After social media ridicule, Burundi has freed three girls who doodled on president’s photo

Kwasi Gyamfi Asiedu
By Kwasi Gyamfi Asiedu

*Updated to show the three girls have now been released.

Three school girls arrested for doodling on the face of Burundi’s embattled president, Pierre Nkurunziza in their textbooks have had the case against them dropped.

Although seven students were initially arrested, a regional court gave approval for a full trial of three girls, aged between 15 and 17, and they faced up to five years in prison on charges of insulting the president. But the justice ministry has decided not to pursue the case but warned that future cases would be prosecuted. The three girls have now been released.

Speaking to the state broadcaster, the justice minister Aimée Laurentine Kanyana said: “We call on parents to strengthen the education of their children. We remind children that they have to respect authorities, that the age of criminal responsibility is 15. Next time, the justice will clamp down on such behaviors,” Reuters reports.

However, the announcement comes days after president Nkurunziza became the subject of social media ridicule. Using the #FreeOurGirls hashtag, Twitter users have been campaigning for the release of the school girls by also doodling on photos of president Nkurunziza. They drew colorful wigs, vampire fangs, red noses and twisted mustaches on photos of the president. 

Human Rights Watch said the arrest of the girls “showed how thin-skinned” Burundian authorities were and urged them to focus on grave human rights violations instead.

This is not the first time the government has cracked down on school children for simply drawing on the president’s face. In 2016 eight students were arrested by the intelligence agency and in one secondary school, scores were expelled for scribbling on photos of the president.
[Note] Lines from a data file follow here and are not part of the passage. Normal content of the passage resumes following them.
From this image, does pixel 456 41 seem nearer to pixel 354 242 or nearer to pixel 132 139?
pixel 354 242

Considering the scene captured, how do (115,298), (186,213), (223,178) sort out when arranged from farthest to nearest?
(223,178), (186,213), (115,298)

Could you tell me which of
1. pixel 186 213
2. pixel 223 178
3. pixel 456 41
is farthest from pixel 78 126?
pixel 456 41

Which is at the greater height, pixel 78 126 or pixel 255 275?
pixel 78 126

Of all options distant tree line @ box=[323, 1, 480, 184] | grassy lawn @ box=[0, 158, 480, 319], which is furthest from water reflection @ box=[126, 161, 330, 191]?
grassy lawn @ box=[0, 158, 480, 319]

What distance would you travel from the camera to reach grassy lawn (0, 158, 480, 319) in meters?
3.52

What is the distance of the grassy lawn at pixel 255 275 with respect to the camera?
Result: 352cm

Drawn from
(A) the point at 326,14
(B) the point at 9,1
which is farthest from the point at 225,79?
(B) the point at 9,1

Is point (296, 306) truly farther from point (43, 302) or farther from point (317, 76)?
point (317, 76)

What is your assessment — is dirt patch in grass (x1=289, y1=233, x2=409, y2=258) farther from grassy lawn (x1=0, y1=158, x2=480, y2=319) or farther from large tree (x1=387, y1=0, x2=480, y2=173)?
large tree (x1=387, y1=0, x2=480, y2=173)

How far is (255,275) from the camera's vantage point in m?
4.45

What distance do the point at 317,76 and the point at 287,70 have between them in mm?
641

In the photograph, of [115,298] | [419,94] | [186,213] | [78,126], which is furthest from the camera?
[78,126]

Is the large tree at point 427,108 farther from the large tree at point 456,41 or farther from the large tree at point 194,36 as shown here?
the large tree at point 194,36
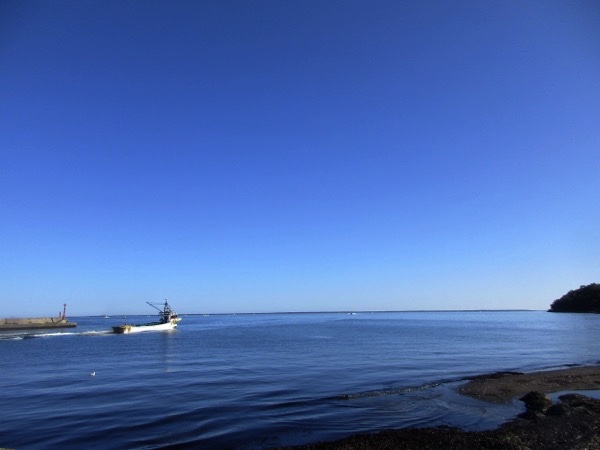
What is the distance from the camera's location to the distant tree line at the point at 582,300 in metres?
162

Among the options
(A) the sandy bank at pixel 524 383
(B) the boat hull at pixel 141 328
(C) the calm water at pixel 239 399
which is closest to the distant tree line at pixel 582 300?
(C) the calm water at pixel 239 399

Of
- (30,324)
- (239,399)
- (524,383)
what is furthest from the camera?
(30,324)

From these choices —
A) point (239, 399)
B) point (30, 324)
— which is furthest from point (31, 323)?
point (239, 399)

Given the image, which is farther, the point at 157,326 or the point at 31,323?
the point at 31,323

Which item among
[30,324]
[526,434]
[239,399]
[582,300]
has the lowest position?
[239,399]

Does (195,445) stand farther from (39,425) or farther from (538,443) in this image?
(538,443)

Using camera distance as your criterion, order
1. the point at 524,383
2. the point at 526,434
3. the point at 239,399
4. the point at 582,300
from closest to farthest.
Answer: the point at 526,434, the point at 239,399, the point at 524,383, the point at 582,300

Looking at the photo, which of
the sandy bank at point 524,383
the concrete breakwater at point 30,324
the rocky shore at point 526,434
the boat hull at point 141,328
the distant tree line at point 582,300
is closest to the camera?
the rocky shore at point 526,434

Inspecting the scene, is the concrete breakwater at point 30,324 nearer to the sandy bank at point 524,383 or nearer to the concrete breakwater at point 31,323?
the concrete breakwater at point 31,323

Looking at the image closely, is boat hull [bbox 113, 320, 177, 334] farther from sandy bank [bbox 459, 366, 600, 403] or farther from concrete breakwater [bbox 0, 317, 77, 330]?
sandy bank [bbox 459, 366, 600, 403]

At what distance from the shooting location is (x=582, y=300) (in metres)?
173

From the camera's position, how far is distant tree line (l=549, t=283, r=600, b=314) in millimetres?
162500

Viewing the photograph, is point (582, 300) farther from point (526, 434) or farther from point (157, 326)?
point (526, 434)

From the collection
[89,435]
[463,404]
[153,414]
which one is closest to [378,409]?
[463,404]
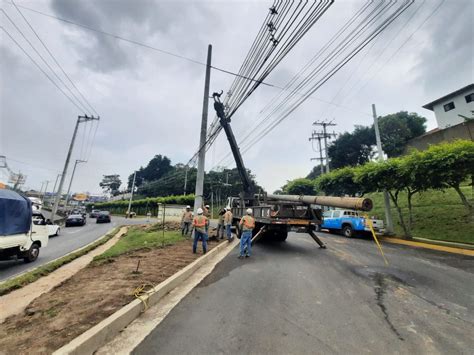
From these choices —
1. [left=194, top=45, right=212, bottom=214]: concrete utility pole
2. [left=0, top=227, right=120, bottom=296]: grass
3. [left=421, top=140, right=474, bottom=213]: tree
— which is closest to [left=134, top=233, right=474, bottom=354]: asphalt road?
[left=0, top=227, right=120, bottom=296]: grass

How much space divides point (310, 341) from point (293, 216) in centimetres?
683

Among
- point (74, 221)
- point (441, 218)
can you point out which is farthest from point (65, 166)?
point (441, 218)

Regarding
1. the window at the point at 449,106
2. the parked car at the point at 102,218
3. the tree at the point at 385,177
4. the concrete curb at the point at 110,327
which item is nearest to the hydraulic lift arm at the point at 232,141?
the tree at the point at 385,177

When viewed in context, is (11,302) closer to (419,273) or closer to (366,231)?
(419,273)

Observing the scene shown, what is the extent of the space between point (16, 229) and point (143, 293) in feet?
20.8

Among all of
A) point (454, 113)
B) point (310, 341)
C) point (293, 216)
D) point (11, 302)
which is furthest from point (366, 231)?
point (454, 113)

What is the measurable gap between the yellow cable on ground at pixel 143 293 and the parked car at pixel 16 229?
559 cm

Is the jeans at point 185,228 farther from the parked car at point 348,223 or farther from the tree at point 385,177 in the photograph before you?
the tree at point 385,177

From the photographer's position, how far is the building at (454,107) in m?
31.5

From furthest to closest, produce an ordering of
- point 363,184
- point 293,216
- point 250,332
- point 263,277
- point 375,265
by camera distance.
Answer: point 363,184
point 293,216
point 375,265
point 263,277
point 250,332

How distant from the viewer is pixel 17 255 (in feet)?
27.6

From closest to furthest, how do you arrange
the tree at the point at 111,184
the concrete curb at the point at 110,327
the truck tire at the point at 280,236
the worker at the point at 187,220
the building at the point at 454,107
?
the concrete curb at the point at 110,327 < the truck tire at the point at 280,236 < the worker at the point at 187,220 < the building at the point at 454,107 < the tree at the point at 111,184

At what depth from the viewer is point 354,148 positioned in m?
42.9

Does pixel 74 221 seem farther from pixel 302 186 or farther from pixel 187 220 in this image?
pixel 302 186
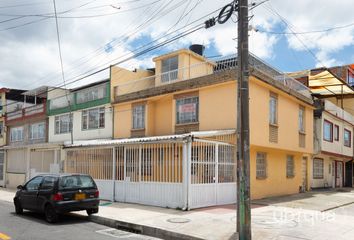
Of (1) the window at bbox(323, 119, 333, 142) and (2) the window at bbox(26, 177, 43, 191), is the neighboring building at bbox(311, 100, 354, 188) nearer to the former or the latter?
(1) the window at bbox(323, 119, 333, 142)

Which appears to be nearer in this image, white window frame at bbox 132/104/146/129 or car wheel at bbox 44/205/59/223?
car wheel at bbox 44/205/59/223

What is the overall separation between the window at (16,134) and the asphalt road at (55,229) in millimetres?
21285

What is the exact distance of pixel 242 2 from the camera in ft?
31.5

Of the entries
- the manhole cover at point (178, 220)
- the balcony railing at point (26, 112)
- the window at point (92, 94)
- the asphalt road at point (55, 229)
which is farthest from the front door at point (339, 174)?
the asphalt road at point (55, 229)

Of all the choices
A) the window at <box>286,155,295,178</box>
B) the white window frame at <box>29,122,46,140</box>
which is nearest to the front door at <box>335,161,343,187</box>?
the window at <box>286,155,295,178</box>

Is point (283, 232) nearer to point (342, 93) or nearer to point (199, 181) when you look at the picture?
point (199, 181)

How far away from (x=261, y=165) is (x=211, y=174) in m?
4.86

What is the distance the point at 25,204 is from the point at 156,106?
969 cm

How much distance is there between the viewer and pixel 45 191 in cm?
1250

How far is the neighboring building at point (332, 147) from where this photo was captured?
25203 mm

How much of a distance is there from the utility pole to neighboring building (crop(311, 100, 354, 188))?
17.1 metres

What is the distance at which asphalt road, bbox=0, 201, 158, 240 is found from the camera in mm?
9836

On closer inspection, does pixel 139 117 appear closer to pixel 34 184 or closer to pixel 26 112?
pixel 34 184

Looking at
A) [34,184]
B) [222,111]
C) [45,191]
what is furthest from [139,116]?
[45,191]
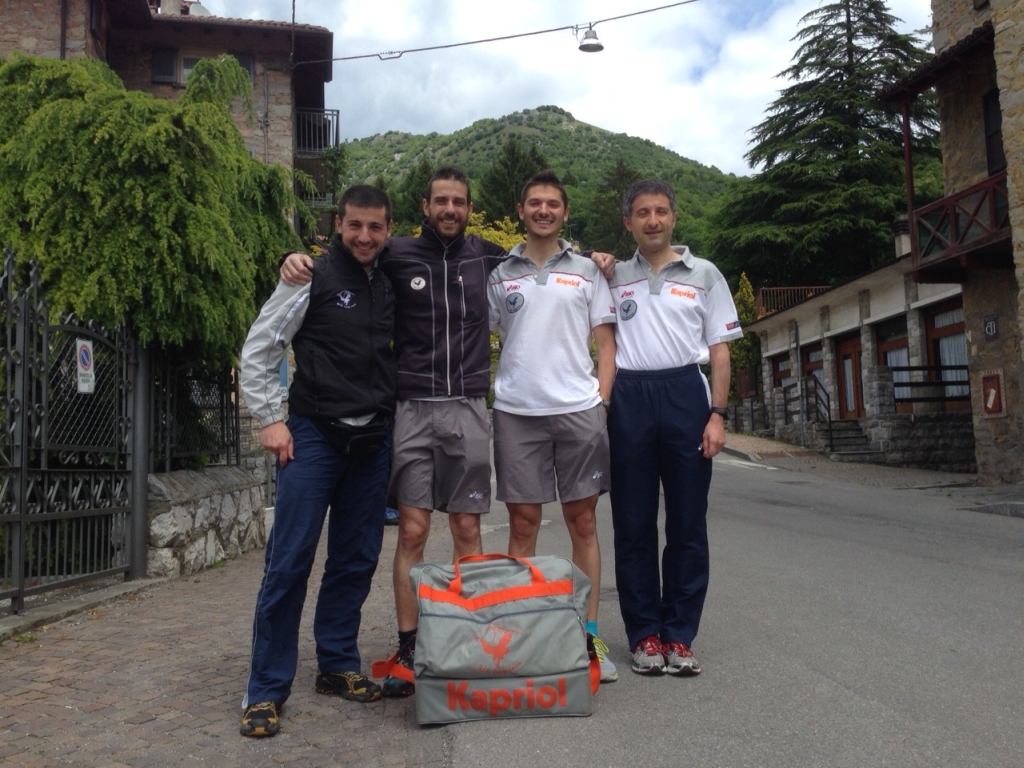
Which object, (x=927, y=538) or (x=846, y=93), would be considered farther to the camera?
(x=846, y=93)

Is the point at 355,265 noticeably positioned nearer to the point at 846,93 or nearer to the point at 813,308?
the point at 813,308

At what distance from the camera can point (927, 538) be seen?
9047 millimetres

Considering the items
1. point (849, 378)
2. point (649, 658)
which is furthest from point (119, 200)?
point (849, 378)

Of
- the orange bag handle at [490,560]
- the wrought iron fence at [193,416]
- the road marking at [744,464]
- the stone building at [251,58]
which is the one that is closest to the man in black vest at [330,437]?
the orange bag handle at [490,560]

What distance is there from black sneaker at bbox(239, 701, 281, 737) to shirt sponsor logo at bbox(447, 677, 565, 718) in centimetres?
67

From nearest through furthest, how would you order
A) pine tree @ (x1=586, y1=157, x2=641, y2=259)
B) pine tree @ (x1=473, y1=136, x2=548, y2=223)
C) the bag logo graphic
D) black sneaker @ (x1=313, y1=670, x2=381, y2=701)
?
1. the bag logo graphic
2. black sneaker @ (x1=313, y1=670, x2=381, y2=701)
3. pine tree @ (x1=586, y1=157, x2=641, y2=259)
4. pine tree @ (x1=473, y1=136, x2=548, y2=223)

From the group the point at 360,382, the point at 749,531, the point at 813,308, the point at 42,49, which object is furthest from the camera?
the point at 813,308

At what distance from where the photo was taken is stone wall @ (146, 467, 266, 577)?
290 inches

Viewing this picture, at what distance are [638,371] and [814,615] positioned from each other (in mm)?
2025

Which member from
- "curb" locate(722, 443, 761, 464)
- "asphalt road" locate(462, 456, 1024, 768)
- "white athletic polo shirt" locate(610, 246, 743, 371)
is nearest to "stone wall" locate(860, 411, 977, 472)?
"curb" locate(722, 443, 761, 464)

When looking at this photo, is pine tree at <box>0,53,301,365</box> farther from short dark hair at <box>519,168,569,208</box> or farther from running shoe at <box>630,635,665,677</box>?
running shoe at <box>630,635,665,677</box>

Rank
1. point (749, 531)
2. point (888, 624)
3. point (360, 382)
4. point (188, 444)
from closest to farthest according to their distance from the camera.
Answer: point (360, 382), point (888, 624), point (188, 444), point (749, 531)

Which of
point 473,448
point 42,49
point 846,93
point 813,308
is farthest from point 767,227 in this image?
point 473,448

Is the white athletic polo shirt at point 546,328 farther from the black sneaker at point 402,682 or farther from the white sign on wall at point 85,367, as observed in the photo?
the white sign on wall at point 85,367
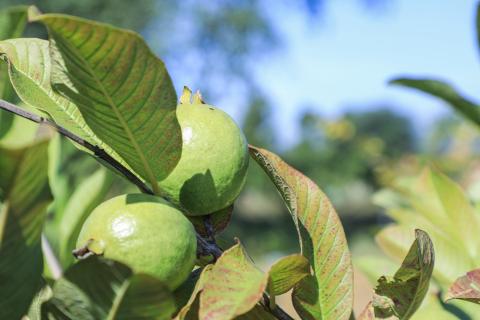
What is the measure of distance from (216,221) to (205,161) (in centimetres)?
11

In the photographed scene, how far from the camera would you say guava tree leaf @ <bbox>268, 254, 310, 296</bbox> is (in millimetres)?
571

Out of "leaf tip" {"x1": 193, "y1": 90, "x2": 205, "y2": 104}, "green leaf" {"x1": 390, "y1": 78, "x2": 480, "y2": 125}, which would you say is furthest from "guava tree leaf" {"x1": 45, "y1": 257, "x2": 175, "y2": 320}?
"green leaf" {"x1": 390, "y1": 78, "x2": 480, "y2": 125}

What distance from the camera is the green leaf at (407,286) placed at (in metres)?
0.61

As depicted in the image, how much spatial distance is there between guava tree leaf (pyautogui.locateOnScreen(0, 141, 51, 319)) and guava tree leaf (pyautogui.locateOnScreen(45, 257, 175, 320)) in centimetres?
3

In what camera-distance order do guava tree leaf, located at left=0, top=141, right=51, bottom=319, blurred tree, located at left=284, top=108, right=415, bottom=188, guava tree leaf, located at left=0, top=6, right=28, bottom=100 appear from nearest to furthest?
guava tree leaf, located at left=0, top=141, right=51, bottom=319, guava tree leaf, located at left=0, top=6, right=28, bottom=100, blurred tree, located at left=284, top=108, right=415, bottom=188

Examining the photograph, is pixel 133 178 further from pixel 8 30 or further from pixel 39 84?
pixel 8 30

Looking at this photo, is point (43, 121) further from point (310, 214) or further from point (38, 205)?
point (310, 214)

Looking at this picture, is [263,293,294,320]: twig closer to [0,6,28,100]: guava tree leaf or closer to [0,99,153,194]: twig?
[0,99,153,194]: twig

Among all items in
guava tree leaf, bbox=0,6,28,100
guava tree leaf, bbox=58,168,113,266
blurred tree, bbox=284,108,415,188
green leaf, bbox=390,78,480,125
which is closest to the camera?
guava tree leaf, bbox=0,6,28,100

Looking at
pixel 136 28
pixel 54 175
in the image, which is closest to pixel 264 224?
pixel 136 28

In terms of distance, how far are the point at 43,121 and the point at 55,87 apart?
1.5 inches

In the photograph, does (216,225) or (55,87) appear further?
(216,225)

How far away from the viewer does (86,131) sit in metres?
0.64

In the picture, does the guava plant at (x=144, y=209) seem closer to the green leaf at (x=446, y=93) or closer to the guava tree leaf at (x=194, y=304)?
the guava tree leaf at (x=194, y=304)
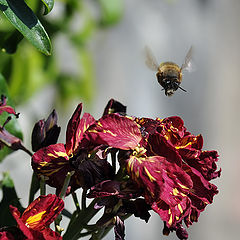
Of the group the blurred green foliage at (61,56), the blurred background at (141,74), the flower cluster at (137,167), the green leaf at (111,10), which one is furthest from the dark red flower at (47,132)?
the green leaf at (111,10)

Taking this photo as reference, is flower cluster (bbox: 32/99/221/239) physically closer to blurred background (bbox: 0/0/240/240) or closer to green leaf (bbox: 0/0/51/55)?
green leaf (bbox: 0/0/51/55)

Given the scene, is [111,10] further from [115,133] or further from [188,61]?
[115,133]

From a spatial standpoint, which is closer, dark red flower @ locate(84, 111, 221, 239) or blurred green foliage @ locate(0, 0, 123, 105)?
dark red flower @ locate(84, 111, 221, 239)

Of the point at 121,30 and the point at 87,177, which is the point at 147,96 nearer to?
the point at 121,30

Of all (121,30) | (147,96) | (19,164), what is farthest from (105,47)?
(19,164)

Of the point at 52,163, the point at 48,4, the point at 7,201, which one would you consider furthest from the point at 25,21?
the point at 7,201

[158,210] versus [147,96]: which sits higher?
[147,96]

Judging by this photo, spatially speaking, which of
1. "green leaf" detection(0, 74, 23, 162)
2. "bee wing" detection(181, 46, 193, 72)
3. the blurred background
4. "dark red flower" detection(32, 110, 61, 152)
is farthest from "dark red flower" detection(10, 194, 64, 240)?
the blurred background
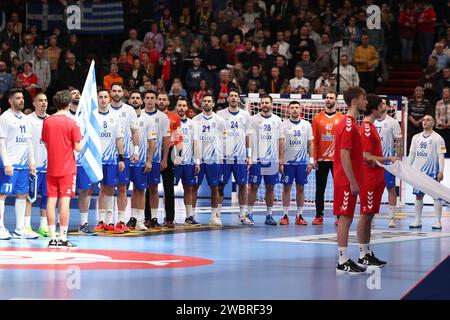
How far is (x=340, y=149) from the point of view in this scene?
455 inches

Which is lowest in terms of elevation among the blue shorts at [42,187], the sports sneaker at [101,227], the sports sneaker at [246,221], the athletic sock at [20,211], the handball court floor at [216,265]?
the handball court floor at [216,265]

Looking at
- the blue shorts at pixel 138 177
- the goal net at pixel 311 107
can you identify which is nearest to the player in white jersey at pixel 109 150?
the blue shorts at pixel 138 177

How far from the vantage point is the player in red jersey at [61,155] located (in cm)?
1356

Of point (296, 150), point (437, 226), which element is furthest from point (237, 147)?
point (437, 226)

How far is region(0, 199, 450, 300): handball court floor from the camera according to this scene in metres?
10.2

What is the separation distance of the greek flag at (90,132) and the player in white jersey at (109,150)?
740 millimetres

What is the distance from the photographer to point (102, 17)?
28.8 meters

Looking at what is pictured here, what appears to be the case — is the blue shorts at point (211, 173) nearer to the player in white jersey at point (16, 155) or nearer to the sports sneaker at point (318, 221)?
the sports sneaker at point (318, 221)

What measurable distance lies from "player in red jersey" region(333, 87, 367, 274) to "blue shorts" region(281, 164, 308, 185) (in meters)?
6.56

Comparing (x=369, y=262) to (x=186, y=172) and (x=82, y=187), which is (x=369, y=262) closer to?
(x=82, y=187)

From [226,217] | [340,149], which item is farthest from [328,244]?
[226,217]

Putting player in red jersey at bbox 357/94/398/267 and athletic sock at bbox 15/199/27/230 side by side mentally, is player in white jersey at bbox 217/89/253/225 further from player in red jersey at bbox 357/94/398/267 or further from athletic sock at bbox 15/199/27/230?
player in red jersey at bbox 357/94/398/267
Critics say Nkurunziza is presiding over an authoritarian regime in Burundi with the muzzling of a free press and viable opposition. In 2015, his decision to extend his tenure in office by running for a third term sparked nationwide protests and a heavy handed crackdown by security forces. Burundi became the first country to cease membership of the International Criminal Court in 2017, and this month, the United Nations human rights office was forced to close its door by the government.